── Passage provided ──

Our scriptures tell us the God creates out of the waters.  Science tells us that life on earth was created out of the waters.  Our own experience of birth tells us that life is created out of the waters of the womb.  Jesus himself walked among us thanks to the waters of Mary’s womb.

Our scriptures also tell us that this creation is very good and that we have a responsibility to care for this creation.  That word, “dominion,” may not be the best contemporary American English word to use as a translation of the Hebrew.  That word has too much of a connotation of ownership of and power over, and not enough of responsibility for.  Perhaps “stewardship” is a better word.  And, to be honest, we’re not being good stewards of the oceans, our planet’s waters of creation.

According to National Geographic,[2] for tens of millions of years, earth’s oceans have maintained a relatively stable pH level – that’s the measure of how acidic or basic they are.  “It’s within this steady environment that the rich and varied web of life in today’s seas has arisen and flourished.   But research shows that this ancient balance is being undone by a recent and rapid drop in surface pH that could,” National Geographic says, “have devastating global consequences.”

They trace the change to the beginning of the industrial revolution in the early 1800s.  Now, I know that the industrial revolution did some amazing things.  It is largely viewed as being a vital factor in the blossoming of middle class lifestyles in America.  But it was powered by fossil fuels.  The unfortunate consequence, however, has been the emission of billions of tons of carbon dioxide (CO2) and other greenhouse gases that had been safely locked away underground in those fossil fuels into Earth’s atmosphere.

───

In the first paragraph of the passage on the waters of creation, list each source that is said to "tell us" that creation or life comes out of the waters. The items that follow are taken from a separate source and are unrelated to the passage on the waters of creation.

── Provided information ──

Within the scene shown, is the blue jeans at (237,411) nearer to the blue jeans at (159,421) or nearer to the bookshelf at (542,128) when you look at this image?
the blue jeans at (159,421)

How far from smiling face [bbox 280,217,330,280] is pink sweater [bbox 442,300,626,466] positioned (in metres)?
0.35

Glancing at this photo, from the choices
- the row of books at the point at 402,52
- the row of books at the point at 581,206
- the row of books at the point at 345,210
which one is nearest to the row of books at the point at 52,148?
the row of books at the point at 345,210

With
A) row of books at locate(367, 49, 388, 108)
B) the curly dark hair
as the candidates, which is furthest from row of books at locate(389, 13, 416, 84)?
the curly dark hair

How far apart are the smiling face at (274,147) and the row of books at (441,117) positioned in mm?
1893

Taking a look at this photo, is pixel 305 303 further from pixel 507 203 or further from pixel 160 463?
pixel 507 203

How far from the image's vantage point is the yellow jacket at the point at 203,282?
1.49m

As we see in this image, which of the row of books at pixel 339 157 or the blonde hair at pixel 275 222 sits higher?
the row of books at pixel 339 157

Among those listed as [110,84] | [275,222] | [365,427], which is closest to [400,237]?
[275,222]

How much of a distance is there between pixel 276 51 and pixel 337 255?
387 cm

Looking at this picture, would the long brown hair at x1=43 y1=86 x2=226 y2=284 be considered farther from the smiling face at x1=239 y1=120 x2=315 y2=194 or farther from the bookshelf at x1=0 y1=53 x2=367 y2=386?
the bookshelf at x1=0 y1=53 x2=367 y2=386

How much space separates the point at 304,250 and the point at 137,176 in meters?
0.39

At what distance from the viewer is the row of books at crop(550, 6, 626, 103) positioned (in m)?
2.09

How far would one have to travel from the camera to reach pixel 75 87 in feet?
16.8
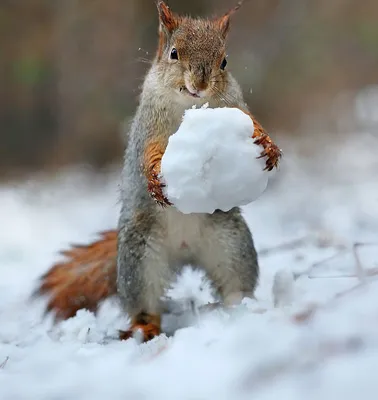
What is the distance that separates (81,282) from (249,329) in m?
0.98

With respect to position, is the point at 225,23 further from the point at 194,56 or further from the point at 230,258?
the point at 230,258

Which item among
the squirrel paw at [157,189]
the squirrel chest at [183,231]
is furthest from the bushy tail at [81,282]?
the squirrel paw at [157,189]

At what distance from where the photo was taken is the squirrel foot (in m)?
1.72

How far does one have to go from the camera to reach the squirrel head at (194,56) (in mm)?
1561

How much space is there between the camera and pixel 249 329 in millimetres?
1065

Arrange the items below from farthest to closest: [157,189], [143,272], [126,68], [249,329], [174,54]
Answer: [126,68], [143,272], [174,54], [157,189], [249,329]

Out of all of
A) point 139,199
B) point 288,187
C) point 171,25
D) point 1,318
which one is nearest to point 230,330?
point 139,199

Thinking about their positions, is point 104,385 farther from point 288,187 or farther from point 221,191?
point 288,187

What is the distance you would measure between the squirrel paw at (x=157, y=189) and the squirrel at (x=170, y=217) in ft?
0.11

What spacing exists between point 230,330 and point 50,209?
8.43 ft

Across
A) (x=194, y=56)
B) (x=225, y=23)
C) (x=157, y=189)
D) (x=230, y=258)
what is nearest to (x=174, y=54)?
(x=194, y=56)

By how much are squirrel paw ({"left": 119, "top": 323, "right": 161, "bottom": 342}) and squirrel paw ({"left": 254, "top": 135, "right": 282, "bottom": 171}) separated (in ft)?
1.76

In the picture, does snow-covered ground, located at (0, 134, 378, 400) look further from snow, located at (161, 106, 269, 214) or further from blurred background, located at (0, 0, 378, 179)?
blurred background, located at (0, 0, 378, 179)

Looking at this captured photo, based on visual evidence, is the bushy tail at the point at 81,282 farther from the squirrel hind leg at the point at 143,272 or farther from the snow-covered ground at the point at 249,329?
the squirrel hind leg at the point at 143,272
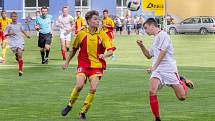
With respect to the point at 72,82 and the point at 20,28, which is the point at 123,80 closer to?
the point at 72,82

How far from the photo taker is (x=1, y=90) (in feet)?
60.0

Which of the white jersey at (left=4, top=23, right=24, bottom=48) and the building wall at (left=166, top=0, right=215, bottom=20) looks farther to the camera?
the building wall at (left=166, top=0, right=215, bottom=20)

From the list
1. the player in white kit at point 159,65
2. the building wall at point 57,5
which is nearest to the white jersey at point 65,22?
the player in white kit at point 159,65

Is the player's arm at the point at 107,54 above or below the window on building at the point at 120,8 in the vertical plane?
below

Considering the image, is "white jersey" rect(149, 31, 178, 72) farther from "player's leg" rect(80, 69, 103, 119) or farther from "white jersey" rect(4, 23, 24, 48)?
"white jersey" rect(4, 23, 24, 48)

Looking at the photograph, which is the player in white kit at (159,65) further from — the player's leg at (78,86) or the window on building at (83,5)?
the window on building at (83,5)

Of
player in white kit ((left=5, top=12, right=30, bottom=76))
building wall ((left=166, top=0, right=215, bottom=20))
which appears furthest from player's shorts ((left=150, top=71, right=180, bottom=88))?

───

> _Answer below_: Our scriptures, science, and our own experience of birth.